As the summer enters its final month, by the end of this week all of Sydney’s schools will have reopened their gates for the start of term one.
For many parents the return of classes could not come sooner, after weeks of juggling school holiday programs, days with the grandparents and working from home to patch together care for their children over the year’s longest break from class.
And for half of parents with students starting kindergarten, the approaching school year comes after a big choice.
As Cindy Yin reports in today’s Sun-Herald, parents of children born from January to July are continuing to show a preference for sending children to kindergarten closer to their sixth birthday than their fifth.

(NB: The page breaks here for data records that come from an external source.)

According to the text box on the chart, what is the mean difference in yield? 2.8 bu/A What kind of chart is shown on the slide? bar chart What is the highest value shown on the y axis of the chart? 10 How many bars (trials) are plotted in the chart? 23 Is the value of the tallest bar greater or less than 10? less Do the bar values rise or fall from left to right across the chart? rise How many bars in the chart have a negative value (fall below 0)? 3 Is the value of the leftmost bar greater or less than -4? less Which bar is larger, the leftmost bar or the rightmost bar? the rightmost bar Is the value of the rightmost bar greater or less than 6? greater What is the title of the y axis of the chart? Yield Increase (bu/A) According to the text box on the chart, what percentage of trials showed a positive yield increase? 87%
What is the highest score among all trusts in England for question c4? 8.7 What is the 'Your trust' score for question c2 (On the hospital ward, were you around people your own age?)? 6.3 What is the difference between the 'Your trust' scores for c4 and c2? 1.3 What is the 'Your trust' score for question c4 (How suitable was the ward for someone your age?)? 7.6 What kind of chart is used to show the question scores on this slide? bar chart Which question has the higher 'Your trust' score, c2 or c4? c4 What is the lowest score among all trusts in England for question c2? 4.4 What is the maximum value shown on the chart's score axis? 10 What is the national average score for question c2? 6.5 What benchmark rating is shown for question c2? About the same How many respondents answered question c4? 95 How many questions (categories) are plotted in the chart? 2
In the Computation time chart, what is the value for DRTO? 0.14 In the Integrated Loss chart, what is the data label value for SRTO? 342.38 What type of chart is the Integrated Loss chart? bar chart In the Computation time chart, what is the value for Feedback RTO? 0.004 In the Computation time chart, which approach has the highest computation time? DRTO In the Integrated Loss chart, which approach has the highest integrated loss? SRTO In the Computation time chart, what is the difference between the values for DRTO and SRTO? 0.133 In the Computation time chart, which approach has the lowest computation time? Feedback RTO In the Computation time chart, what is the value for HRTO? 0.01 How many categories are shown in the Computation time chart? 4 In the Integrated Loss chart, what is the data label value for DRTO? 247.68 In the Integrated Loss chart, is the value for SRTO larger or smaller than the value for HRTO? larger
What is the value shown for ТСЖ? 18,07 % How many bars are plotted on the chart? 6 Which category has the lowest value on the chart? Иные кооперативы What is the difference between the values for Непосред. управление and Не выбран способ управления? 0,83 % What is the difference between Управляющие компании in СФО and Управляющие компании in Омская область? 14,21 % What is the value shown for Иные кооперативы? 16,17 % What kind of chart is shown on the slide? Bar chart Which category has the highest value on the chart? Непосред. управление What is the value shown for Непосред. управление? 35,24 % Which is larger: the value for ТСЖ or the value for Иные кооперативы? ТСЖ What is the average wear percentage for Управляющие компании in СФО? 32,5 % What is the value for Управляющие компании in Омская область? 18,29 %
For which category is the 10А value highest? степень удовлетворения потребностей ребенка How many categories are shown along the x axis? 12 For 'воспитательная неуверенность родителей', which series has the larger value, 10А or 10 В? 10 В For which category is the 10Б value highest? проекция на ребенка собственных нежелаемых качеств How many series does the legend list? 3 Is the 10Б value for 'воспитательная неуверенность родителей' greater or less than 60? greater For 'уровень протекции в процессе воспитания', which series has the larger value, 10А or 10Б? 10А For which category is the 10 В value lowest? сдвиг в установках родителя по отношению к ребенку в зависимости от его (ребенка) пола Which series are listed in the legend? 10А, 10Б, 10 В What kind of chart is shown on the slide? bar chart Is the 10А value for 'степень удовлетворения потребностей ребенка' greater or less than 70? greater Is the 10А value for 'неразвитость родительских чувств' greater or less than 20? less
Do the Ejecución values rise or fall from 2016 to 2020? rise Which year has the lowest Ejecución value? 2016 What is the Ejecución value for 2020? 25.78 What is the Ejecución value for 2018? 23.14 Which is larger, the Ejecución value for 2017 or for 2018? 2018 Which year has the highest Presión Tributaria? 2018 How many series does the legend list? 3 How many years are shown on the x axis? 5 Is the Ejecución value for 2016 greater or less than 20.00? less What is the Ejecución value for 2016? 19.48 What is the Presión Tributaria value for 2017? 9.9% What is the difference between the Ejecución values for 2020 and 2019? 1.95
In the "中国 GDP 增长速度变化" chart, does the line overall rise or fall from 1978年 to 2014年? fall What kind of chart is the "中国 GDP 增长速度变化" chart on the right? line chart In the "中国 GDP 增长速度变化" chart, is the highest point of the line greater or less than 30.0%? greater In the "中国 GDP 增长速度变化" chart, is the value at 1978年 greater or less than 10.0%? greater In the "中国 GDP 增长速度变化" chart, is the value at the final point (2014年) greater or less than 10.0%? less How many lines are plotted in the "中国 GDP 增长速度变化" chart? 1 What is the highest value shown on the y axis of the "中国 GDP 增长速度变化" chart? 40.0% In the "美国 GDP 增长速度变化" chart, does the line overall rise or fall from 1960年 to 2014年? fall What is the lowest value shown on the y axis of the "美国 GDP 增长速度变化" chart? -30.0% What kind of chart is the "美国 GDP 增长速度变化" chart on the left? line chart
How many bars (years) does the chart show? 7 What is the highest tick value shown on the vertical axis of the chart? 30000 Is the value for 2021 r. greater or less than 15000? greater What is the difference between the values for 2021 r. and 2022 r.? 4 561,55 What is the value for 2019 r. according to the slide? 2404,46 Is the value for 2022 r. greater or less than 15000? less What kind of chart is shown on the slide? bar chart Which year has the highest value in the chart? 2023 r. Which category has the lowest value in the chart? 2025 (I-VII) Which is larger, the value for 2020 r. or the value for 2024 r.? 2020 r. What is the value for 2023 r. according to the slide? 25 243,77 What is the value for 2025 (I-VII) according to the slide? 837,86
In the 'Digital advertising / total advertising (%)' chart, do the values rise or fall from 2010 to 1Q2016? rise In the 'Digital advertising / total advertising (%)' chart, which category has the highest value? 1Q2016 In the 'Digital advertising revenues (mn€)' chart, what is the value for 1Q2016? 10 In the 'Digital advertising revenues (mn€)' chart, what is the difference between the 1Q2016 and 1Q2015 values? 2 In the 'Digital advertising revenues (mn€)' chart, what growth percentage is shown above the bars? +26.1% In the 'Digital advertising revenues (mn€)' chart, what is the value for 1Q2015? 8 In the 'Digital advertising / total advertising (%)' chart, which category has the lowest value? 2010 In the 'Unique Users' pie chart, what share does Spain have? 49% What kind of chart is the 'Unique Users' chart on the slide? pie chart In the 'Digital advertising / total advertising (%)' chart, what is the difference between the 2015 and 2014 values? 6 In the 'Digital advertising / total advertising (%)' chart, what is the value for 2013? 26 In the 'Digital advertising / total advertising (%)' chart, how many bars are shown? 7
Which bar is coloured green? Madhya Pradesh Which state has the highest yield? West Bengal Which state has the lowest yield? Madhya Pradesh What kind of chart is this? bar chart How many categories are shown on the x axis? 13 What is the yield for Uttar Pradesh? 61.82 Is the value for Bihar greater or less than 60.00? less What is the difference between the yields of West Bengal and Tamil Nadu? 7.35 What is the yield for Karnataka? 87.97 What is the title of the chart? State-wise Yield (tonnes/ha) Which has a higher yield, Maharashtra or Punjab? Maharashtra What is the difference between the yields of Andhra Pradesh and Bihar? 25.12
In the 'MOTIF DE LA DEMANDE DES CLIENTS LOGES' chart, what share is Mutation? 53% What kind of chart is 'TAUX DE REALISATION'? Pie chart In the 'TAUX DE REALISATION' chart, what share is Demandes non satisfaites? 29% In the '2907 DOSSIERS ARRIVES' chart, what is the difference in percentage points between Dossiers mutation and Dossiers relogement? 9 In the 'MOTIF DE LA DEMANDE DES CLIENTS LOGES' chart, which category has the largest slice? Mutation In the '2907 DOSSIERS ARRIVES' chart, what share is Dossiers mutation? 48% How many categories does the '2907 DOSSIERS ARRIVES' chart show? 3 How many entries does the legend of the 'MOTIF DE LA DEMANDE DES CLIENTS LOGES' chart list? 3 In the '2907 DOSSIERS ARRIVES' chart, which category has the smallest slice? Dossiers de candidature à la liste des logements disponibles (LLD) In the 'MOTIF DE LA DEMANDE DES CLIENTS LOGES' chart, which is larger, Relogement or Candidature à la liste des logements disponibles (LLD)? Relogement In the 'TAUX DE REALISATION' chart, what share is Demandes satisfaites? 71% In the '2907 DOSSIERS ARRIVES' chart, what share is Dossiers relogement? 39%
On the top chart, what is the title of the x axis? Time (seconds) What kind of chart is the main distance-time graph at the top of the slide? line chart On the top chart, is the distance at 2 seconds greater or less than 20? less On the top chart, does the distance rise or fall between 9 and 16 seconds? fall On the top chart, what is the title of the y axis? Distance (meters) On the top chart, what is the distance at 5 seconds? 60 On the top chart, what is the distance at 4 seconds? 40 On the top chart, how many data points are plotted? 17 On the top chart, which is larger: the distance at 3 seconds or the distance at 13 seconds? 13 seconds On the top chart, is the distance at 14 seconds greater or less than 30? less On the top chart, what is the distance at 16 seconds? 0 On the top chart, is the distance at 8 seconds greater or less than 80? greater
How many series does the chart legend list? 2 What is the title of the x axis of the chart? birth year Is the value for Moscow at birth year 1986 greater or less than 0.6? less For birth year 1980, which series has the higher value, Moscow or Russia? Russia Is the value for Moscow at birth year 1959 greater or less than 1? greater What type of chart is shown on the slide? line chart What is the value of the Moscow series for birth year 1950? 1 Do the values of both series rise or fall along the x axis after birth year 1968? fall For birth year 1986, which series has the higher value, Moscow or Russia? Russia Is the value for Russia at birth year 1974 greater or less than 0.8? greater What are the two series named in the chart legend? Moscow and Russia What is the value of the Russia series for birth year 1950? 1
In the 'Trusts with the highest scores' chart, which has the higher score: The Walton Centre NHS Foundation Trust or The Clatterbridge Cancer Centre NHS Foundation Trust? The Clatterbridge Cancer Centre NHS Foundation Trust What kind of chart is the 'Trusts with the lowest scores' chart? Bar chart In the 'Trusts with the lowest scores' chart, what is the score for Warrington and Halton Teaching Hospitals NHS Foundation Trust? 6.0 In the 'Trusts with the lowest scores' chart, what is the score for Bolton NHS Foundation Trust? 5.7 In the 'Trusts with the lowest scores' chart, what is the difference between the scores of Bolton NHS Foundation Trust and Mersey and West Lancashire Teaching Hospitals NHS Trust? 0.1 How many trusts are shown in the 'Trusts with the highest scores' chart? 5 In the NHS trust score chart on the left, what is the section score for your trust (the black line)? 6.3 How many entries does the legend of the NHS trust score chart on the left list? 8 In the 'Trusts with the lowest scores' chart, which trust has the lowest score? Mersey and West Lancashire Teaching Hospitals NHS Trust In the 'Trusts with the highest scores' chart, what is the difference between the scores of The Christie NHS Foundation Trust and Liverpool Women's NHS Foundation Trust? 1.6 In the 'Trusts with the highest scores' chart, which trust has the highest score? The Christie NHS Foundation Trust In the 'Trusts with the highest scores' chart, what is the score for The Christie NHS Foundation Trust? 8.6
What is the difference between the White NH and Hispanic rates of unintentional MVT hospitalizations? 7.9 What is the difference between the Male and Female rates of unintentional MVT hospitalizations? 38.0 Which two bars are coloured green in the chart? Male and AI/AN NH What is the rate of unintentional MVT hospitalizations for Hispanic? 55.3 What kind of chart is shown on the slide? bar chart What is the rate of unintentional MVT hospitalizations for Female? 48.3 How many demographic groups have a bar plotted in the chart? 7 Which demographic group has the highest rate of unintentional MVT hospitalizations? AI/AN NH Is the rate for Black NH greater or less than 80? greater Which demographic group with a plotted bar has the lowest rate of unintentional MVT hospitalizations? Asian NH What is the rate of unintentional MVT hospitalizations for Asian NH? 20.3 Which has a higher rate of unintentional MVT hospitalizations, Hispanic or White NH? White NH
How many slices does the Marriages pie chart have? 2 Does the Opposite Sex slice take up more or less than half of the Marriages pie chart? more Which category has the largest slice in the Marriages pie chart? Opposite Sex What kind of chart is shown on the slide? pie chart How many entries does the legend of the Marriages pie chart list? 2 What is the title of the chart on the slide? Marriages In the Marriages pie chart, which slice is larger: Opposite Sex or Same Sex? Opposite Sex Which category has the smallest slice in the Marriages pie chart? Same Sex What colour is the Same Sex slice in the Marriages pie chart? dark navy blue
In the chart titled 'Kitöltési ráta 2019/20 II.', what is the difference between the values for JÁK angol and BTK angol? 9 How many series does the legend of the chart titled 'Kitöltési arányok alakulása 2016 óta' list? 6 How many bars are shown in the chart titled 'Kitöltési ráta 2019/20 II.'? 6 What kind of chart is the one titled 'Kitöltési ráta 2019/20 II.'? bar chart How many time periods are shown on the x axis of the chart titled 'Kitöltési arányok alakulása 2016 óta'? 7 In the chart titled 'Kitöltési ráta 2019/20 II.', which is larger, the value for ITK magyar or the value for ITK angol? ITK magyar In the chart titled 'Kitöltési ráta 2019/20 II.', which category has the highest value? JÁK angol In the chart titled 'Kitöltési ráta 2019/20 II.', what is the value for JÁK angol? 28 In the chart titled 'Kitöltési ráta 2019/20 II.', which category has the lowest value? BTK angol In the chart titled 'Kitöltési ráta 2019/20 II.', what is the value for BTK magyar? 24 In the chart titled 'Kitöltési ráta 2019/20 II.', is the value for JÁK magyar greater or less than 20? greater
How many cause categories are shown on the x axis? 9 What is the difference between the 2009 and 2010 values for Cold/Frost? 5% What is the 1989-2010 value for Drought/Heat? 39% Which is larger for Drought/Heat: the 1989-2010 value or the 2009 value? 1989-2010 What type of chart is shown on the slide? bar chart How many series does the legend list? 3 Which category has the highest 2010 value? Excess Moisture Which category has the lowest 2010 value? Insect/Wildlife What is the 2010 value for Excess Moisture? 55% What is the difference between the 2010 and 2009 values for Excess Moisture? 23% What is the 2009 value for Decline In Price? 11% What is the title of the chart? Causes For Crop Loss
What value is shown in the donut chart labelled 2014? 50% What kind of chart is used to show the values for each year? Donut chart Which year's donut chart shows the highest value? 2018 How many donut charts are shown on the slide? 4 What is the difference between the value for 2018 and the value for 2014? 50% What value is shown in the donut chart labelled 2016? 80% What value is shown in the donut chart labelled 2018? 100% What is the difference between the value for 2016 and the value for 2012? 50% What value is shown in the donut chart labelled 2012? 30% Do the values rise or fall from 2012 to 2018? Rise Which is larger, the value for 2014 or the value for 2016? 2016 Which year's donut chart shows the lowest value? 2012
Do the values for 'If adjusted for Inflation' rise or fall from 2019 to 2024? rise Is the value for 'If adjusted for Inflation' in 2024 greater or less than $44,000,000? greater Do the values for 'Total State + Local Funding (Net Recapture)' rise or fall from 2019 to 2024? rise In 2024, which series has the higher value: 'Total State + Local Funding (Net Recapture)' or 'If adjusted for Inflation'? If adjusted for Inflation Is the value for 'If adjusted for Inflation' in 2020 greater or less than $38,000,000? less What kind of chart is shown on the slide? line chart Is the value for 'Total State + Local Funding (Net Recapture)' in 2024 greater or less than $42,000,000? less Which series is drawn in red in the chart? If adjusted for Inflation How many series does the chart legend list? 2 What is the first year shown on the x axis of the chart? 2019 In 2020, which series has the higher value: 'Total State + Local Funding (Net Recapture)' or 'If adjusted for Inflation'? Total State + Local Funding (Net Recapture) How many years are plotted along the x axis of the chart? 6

The decision can be difficult for parents, many of whom must weigh up concerns about their child’s school readiness against the financial cost of another year of childcare.
Most Sydney private schools take matters into their own hands, narrowing the possible age range of a year group by requiring students to have turned five by March.
The state government has promised to introduce a “universal” pre-kindergarten year by 2030, by funding 100 additional public preschools and offering subsidies for those in private programs.
While early education experts are correct to say that school readiness is a matter for families and educators to decide on a child-by-child basis, the reality is that financial pressures on Sydney families mean some can afford to wait another year for their child to be emotionally or academically ready for school, while others, weighing up another year of private childcare fees against a free public kindergarten, cannot.
The current school starting age rules were introduced in 1987 to bring NSW in line with Victoria. But while Victoria brought its cut-off forward seven years later, NSW has stuck with it.
This wide range of possible school starting ages in NSW is an anomaly nationally. The opposition is right to suggest that a move towards a universal preschool year next decade would be the right time to reconsider whether the current cut-off is fit for purpose.